Tastes like chicken? Taste testing the artificially grown meat

For the first time ever, people have eaten chicken without killing a chicken

Published March 23, 2017 4:00PM (EDT)

 (AP)
(AP)

This article originally appeared on Grist.org.

On Tuesday, the startup Memphis Meats served strips of fried chicken and duck à l’orange that it had grown from cells in a tank. How did it compare to the barnyard variety?

“Some who sampled the strip — breaded, deep fried and spongier than a whole chicken breast — said it nearly nailed the flavor of the traditional variety,” the Wall Street Journal reports. “Their verdict: They would eat it again.”

The point is to blow up the meat industry by growing chicken more cheaply, and without the environmental and ethical entanglements of the current industry. There’s a long way to go before this kind of operation beats industrial meat on price, but the cost of production is dropping like crazy.
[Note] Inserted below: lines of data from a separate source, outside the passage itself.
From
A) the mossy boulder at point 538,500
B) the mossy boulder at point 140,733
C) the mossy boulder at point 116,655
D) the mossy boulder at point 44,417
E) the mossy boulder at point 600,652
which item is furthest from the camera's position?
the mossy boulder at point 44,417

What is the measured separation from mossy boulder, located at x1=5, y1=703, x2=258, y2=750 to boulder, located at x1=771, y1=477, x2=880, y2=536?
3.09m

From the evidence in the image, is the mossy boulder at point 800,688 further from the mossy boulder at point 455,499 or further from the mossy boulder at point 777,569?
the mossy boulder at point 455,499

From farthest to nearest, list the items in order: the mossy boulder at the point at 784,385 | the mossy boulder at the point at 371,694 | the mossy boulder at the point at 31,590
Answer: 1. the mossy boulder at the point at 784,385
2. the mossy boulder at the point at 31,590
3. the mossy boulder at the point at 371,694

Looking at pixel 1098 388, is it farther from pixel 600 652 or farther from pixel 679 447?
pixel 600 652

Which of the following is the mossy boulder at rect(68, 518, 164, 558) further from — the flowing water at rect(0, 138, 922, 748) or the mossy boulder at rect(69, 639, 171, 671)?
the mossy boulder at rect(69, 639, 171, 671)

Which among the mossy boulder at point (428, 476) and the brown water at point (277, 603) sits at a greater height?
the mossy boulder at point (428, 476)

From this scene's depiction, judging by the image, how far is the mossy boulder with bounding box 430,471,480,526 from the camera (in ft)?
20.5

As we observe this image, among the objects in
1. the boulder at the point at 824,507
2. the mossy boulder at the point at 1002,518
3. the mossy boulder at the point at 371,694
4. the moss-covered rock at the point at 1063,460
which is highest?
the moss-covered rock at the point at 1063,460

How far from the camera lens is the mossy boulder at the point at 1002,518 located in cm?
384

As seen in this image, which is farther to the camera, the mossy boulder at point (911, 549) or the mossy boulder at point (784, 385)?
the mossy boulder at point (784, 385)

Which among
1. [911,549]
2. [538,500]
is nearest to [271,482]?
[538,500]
In 2013, Mark Post created a no-slaughter burger at $325,000 per pound, last year Memphis Meats made a meatball at $18,000 per pound, and now it says it can produce a pound of chicken for $9,000.

The expanding demand for food over the next 30 years will be largely driven by humanity’s hunger for meat. If we can find a more efficient way to meet this demand, it would relieve the pressure on the strained systems that support life on earth. And chickens around the world would remember this day … for approximately two seconds, before they get distracted.